Among these brain regions, the BNST has been argued to be a particularly important area for anxiety-like behavior where PACAP and corticotropin-releasing factor (CRF) working together can cause anxiogenic effects following chronic variant stress (Roman et al., 2014, Walker et al., 2009). As cells in the BNST are diverse in terms of their physiology and chemistry, the roles of different cell populations in stress-related behaviors such as anxiety are not clear. Neurons in the BNST mostly express GABA as a neurotransmitter, with some glutamatergic neurons present (Gungor et al., 2016). These BNST cells also often co-express different neuropeptides, such as PACAP and CRF (Hammack et al., 2009). We have argued that PACAP is targeting BNST CRF neurons (Dore et al., 2013), via the PAC1 receptor, which utilizes different signaling pathways depending on its isoform (Hammack et al., 2015). The PAC1 downstream signaling pathway that contributes to anxiety-like behavior is important to understand because it will help us to find a better target for treatment. PACAP modulates the CRF PAC1 expressing cells in BNST and its downstream signaling pathway during chronic stress and produce anxiety-like behavior.

 

Chronice stress and its affect on PAC1- CRF neurons in the BNST

Repeated or severe stress has an impact on physiological and psychological systems, as a part of homeostasis, and can promote maladaptive changes (Hammack et al., 2009). These maladaptive changes mediated by chronic stress can produce anxiety-like behavior, which has been argued to be an underlying cause of many psychological diseases, especially anxiety disorder (Hammack et al., 2010). Anxiety disorders have become most the common mental health problem in the U.S, affecting 19.6% of adults (National Comorbidity Survey. 2017). Though there are different pharmacological drugs available to manage anxiety disorders, most have limited efficacy and/or unwanted side effects (Griebel et al., 2013). In order to develop a more effective treatment of anxiety disorders, we need to have a better understanding of how exposure to chronic stress leads to maladaptive behavior. Pituitary adenylate cyclase-activating polypeptide (PACAP) is a neuropeptide encoded by ADCYAP1 gene that is known to regulate stress responding and may play an important role in maladaptive anxiety-like behavior (Ressler et al., 2011).

PACAP and its cognate receptor, PAC1, have been found in many of the stress- and anxiety-associated brain regions (Hammack et al., 2009), such as - bed nucleus of stria terminalis (BNST), central nucleus of amygdala (CeA), parabrachial nucleus (PBn), and hypothalamus. Our lab has demonstrated that PACAP is critical for stress-related anxiety-like behavior in rodents, and our group has argued that PACAP is critical for stress-induced long-term changes in the functions of anxiety-related brain regions. The stress induced neuroplasticity can produce maladaptive stress response of those brain regions and can cause anxiety disorders (Hammack et al., 2015).

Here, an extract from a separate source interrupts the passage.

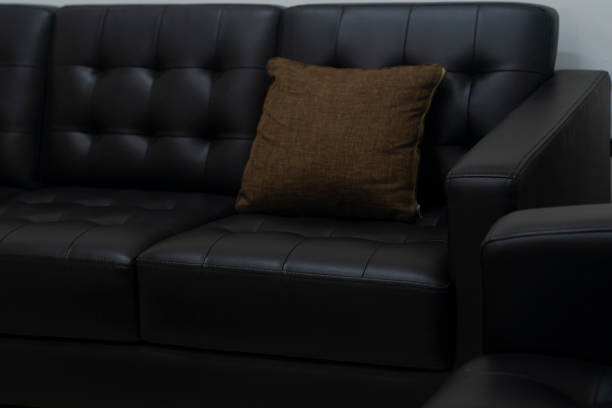 istock Black sofa in the meeting room, complete with pillows 1339260646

Among these brain regions, the BNST has been argued to be a particularly important area for anxiety-like behavior where PACAP and corticotropin-releasing factor (CRF) working together can cause anxiogenic effects following chronic variant stress (Roman et al., 2014, Walker et al., 2009). As cells in the BNST are diverse in terms of their physiology and chemistry, the roles of different cell populations in stress-related behaviors such as anxiety are not clear. Neurons in the BNST mostly express GABA as a neurotransmitter, with some glutamatergic neurons present (Gungor et al., 2016). These BNST cells also often co-express different neuropeptides, such as PACAP and CRF (Hammack et al., 2009). We have argued that PACAP is targeting BNST CRF neurons (Dore et al., 2013), via the PAC1 receptor, which utilizes different signaling pathways depending on its isoform (Hammack et al., 2015). The PAC1 downstream signaling pathway that contributes to anxiety-like behavior is important to understand because it will help us to find a better target for treatment. PACAP modulates the CRF PAC1 expressing cells in BNST and its downstream signaling pathway during chronic stress and produce anxiety-like behavior.